Data for review below:

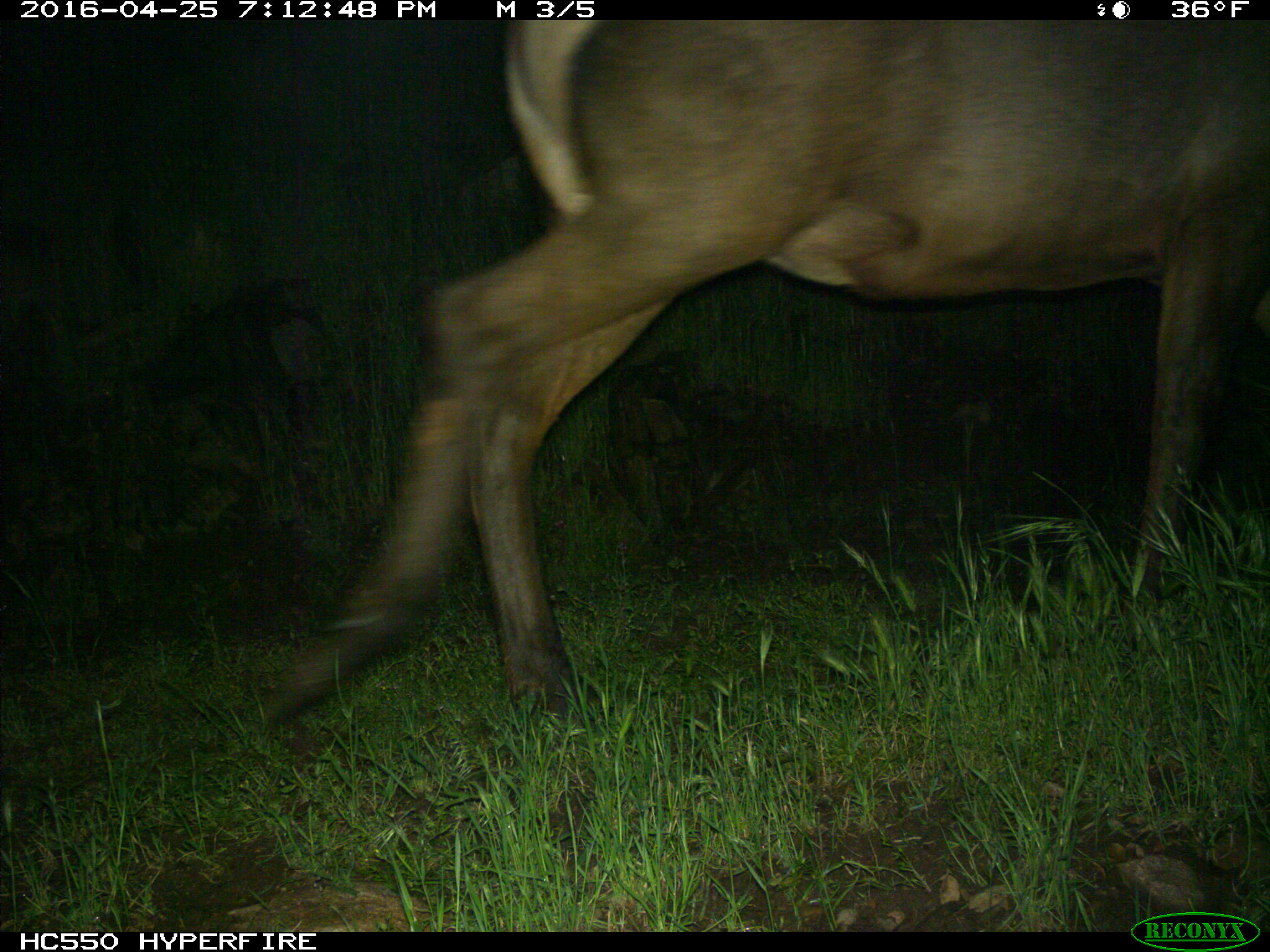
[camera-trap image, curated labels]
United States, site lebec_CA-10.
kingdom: Animalia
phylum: Chordata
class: Mammalia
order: Artiodactyla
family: Cervidae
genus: Cervus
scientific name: Cervus canadensis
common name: elk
Cervus canadensis (elk).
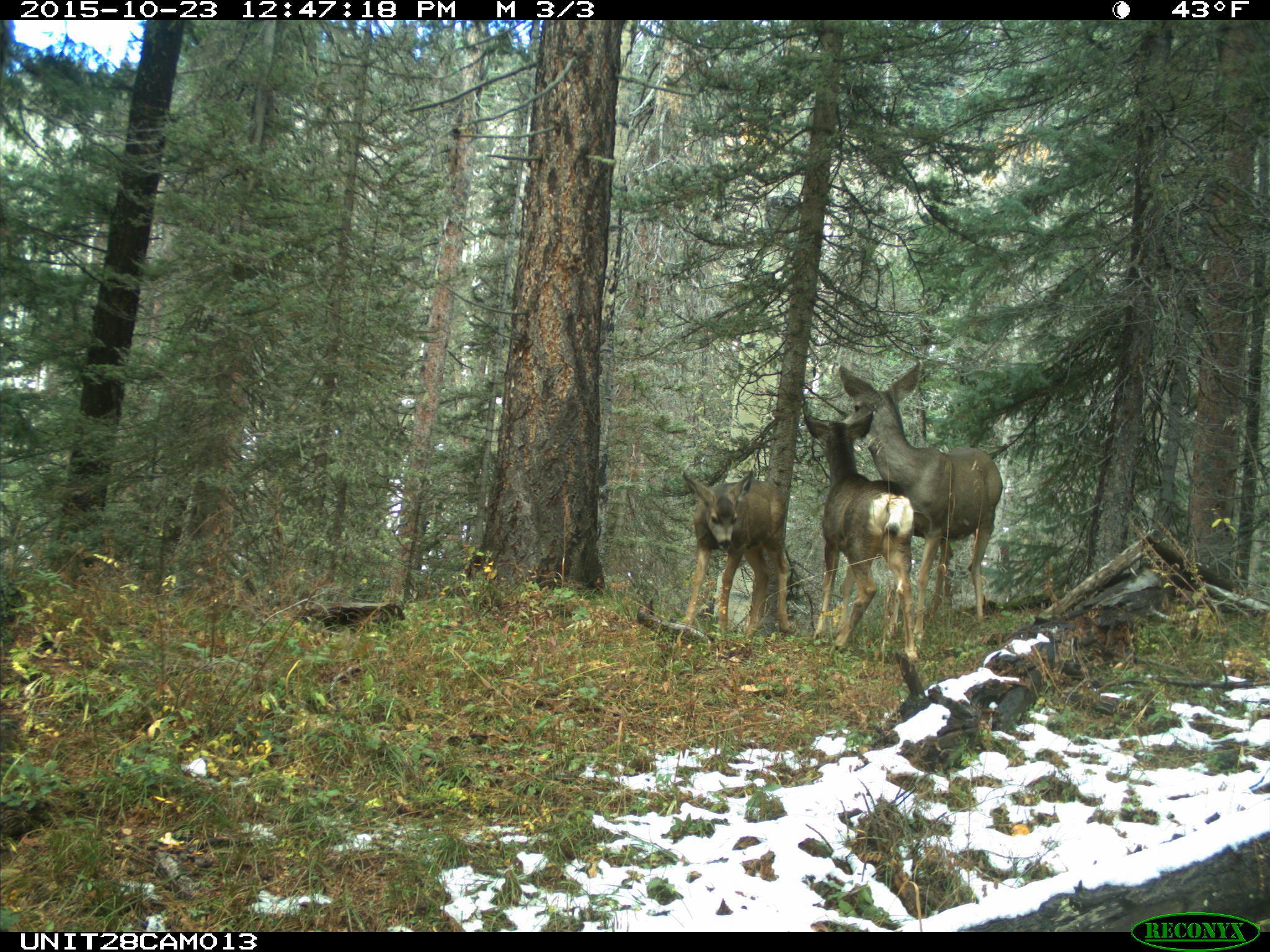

End of Data for review.

When you print the entries, keep every line exactly as it is and drop the pictures.

[camera-trap image, curated labels]
United States, site lebec_CA-10.
kingdom: Animalia
phylum: Chordata
class: Mammalia
order: Artiodactyla
family: Cervidae
genus: Cervus
scientific name: Cervus canadensis
common name: elk
Cervus canadensis (elk).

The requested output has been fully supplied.